Mabel Welch: Pioneer Woman Architect
Mabel Clair Welch was born on November 8, 1890, on her grandfather’s plantation near Longtown, Panola County, Mississippi. In 1899, Mabel’s father, Martin Luther Vanderburg, Junior, decided to move his family to Northeast Texas With their neighbors, the Blackburns and the McBeths, the Vanderburgs departed Mississippi for Texas in covered wagons and herding their livestock. The three families arrived in Texarkana, Arkansas, after four weeks of travel, and in November 1899, they reached their destination of DeKalb, Texas. Mabel attended Hubbard grade school and DeKalb High School, where she graduated in 1910. After graduation, she served an apprenticeship in millinery and interior decorating, and during this time she met Malcolm Hiram Welch. On February 28, 1915, after a five-year courtship, the couple married in DeKalb.
Prior to this marriage, Malcolm Welch had built a number of tenements on farmland near DeKalb, and Mabel became interested in her husband’s occupation.
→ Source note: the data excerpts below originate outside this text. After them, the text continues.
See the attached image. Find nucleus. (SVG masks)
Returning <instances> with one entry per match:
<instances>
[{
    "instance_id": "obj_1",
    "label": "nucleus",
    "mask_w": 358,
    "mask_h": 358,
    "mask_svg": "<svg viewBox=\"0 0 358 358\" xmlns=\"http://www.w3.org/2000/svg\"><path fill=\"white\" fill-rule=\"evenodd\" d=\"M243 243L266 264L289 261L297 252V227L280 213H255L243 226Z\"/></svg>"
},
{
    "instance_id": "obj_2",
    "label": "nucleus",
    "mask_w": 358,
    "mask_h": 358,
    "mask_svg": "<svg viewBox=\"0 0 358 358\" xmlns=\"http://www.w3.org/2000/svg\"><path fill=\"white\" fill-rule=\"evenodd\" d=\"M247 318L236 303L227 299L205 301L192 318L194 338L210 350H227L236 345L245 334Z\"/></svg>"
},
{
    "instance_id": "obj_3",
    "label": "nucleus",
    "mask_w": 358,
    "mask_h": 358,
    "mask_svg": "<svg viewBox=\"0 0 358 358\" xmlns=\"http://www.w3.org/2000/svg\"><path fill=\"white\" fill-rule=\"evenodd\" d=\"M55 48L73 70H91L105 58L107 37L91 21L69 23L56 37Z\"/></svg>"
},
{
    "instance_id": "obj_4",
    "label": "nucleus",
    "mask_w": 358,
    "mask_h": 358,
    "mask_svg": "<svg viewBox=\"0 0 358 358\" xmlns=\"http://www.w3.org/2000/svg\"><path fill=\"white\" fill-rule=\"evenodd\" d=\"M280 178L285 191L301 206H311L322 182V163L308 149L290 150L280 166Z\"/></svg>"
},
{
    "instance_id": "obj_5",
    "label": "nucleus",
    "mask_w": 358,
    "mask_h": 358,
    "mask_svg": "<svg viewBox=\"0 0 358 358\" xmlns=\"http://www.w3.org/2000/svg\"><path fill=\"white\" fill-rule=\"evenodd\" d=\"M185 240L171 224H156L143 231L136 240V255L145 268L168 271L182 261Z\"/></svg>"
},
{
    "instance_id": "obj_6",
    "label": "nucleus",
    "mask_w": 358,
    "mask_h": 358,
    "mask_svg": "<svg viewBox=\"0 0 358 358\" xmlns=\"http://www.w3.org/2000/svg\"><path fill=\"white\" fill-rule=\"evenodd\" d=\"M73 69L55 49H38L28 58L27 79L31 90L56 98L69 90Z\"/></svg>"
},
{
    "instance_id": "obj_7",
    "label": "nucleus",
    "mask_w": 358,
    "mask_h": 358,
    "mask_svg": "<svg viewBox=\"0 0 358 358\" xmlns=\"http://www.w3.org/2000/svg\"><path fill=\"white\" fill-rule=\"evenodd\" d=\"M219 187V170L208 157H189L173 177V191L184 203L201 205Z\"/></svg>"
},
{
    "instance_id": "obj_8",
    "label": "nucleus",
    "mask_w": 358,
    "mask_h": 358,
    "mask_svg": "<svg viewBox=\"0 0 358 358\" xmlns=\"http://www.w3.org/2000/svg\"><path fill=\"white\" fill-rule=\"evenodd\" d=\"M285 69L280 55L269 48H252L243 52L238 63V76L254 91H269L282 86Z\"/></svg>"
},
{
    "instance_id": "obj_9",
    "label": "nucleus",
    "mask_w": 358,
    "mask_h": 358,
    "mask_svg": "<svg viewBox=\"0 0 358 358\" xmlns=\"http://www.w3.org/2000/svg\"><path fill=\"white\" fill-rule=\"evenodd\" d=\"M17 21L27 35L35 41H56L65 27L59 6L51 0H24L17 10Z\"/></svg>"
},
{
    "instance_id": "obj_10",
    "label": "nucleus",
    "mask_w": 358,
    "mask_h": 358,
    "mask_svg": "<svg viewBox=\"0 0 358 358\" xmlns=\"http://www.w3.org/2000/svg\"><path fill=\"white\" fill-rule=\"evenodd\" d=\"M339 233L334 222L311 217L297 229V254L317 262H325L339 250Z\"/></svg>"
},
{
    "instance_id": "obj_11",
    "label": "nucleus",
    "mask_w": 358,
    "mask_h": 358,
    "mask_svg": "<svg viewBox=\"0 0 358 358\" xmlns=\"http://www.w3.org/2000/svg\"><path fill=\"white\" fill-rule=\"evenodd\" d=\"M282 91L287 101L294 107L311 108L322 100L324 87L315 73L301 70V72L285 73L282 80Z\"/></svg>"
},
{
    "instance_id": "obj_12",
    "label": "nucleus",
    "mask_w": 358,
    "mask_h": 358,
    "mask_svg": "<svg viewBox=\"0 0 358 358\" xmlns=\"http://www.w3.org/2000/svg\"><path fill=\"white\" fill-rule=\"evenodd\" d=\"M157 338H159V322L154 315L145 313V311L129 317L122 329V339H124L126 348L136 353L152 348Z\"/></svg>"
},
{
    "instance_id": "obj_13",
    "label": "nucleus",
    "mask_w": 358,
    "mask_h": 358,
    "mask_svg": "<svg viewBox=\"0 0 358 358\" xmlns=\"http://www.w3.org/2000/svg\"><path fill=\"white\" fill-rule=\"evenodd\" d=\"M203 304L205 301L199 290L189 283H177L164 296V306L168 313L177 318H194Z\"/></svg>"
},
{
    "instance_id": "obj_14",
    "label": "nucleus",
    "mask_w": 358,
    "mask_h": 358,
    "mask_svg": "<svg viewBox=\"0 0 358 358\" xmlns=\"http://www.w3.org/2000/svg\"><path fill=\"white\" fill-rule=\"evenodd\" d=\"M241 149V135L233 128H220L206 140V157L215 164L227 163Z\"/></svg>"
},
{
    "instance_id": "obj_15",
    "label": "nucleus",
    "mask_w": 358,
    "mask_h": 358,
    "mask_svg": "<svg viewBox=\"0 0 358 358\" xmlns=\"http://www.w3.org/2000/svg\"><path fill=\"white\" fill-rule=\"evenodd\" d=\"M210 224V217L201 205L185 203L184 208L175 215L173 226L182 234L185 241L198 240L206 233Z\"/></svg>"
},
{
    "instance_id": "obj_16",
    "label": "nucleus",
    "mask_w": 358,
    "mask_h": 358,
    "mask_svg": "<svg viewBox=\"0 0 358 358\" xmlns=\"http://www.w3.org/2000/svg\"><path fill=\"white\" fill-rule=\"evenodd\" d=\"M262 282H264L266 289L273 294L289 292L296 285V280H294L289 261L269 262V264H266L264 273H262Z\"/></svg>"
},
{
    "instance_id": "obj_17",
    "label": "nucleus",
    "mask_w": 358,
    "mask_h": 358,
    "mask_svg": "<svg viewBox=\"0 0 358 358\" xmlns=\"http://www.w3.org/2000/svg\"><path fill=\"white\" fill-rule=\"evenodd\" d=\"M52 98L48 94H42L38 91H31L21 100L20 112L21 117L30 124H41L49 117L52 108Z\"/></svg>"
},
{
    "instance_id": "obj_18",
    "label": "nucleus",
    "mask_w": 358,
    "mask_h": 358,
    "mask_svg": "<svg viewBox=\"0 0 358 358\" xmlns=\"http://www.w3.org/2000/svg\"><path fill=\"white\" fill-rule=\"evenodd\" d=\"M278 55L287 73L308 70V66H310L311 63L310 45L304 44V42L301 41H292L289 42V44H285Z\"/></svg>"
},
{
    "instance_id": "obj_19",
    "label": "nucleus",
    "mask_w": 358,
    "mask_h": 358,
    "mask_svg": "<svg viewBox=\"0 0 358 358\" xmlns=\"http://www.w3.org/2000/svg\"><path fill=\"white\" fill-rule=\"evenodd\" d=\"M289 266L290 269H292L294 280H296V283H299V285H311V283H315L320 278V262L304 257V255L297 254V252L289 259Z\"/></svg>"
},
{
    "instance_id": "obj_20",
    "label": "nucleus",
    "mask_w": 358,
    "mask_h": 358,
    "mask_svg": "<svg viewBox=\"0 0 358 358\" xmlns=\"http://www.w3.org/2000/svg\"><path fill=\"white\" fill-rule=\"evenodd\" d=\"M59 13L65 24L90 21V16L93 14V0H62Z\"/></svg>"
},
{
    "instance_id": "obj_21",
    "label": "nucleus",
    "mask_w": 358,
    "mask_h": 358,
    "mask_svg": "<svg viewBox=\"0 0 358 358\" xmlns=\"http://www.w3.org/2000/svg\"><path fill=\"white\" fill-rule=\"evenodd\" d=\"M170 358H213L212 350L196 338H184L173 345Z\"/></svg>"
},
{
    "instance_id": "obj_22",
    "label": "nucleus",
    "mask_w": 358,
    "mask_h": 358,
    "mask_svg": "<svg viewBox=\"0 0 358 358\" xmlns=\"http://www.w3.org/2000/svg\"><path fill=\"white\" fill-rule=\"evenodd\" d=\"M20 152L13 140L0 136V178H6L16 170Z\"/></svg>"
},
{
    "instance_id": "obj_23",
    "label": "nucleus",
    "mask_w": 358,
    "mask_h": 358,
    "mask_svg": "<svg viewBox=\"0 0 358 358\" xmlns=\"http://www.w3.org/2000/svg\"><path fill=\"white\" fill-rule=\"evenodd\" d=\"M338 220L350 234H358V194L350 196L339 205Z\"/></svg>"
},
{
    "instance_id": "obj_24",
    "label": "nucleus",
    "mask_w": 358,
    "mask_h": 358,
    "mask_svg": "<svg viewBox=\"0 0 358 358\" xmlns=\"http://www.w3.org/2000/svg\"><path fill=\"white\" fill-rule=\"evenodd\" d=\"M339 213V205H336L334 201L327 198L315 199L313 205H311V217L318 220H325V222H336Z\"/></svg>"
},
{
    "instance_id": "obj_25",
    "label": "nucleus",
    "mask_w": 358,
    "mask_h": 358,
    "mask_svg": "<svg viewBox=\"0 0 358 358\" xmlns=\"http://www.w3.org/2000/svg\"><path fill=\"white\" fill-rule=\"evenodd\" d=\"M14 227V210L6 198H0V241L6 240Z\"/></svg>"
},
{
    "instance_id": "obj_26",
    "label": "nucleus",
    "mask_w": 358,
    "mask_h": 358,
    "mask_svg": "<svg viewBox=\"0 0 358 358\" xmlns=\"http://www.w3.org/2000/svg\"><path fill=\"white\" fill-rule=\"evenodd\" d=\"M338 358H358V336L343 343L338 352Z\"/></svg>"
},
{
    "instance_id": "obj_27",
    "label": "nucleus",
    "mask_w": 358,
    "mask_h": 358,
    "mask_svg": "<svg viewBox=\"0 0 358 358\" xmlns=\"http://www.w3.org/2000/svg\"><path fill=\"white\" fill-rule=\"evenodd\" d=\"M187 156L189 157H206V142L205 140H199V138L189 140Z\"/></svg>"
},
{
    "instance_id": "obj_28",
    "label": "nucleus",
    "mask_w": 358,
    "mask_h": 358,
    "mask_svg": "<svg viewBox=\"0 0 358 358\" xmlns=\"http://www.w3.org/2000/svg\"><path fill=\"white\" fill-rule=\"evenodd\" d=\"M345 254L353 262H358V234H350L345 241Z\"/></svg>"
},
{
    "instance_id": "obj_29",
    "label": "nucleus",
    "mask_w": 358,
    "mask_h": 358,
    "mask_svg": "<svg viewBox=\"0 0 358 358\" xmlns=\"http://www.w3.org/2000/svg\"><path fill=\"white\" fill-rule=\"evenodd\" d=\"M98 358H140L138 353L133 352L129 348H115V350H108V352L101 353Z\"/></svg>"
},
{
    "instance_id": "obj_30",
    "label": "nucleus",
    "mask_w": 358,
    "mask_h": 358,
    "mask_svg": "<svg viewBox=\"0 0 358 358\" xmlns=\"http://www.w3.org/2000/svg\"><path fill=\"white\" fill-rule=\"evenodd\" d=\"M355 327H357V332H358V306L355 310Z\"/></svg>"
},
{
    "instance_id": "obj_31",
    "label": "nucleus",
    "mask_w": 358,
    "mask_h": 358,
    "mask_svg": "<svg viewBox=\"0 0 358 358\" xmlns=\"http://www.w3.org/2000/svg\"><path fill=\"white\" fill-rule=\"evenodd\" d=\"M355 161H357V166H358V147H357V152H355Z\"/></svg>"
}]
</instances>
Soon, however, she became concerned for her husband’s health. Malcolm had been diagnosed with tuberculosis by an Army physician when he underwent a physical examination for military service about the time the United States entered the Great War. The doctor prescribed a dry, warm climate; so the young couple decided to move to El Paso. Mabel and Malcolm moved to West Texas in 1916, and he soon began building and financing houses in El Paso. Mabel assisted her husband by drafting floor plans and designs for the houses. Three years after their arrival in the west, their son Elvin was born on December 17, 1919, and by the following year, Malcolm’s home-construction business was well established. Malcolm and Mabel worked together to grow their business; once he completed a house, she would decorate its interior. They would live in the house until a buyer purchased the home. For four years, Malcolm and Mabel built and decorated houses in East El Paso, the Highland Park addition, and the Lower Valley.
In 1924, however, Malcolm’s health began to deteriorate. Mabel assumed additional responsibilities, both in the home caring for her ailing husband and young son and in the business by drafting plans for home construction. During this time, Mabel designed and built her family’s home at 3131 Wheeling Avenue. Although Malcolm’s health was poor, he retained an active role in the business by advising his wife on construction techniques, construction crew management, and financing methods. Mabel’s work centered on Wheeling Avenue, where she built nine homes on that street’s 3100 block and a total of fifteen along that avenue. Mabel began to design homes primarily in the Spanish Colonial Revival style; her first home in this style is located at 2731 Wheeling. As the business succeeded, Malcolm’s condition declined, and on July 17, 1927, he lost his fight with tuberculosis. On the route to the hospital in what proved to be his final days, Malcolm and Mabel passed by the house at 2731 Wheeling, and upon seeing its clean lines and balanced proportions, he said to his wife, “It’s very beautiful.” Mabel later stated she realized his smile and words reassured her that she would succeed as a home designer.
In 1929, Mabel and her son Elvin vacationed in California, and during the trip, she studied Spanish-style architecture to gather ideas in her home designs in El Paso. As the decade ended and the 1930s began, Mabel designed many Spanish Colonial Revival-style homes. According to her son, she designed and built perhaps as many as 1,500 such homes, with the majority of them in El Paso. Her designs were predicated upon research trips to California, Mexico, and San Antonio, and she found much usefulness in the red-clay tile roofs, wrought iron grilles, balconies, and white stucco exteriors that characterize Spanish-influenced domestic architecture. On a formal academic level, she studied architecture at the University of Chicago in the mid-1930s. By 1935 Mabel’s solid reputation as a designer had been assured, and in that year Mayor Ray E. Sherman and the City Council commended her for directing the change from the Bungalow style to the more appropriate Spanish Colonial Revival style for El Paso. Four of her home designs were featured in Planning Your Home for Better Living (1945), authored by Clarence W. Dunham and Milton D. Thalberg and used as a textbook at Yale University.
Regarding her architectural career, she practiced her craft at a time when very few women worked in the profession, and without a doubt, the challenges confronting her were numerous and difficult. An individual of lesser character may have succumbed to the obstacles, but she persevered, and in large part, many El Paso neighborhoods are architecturally richer because of her will and sense of purpose.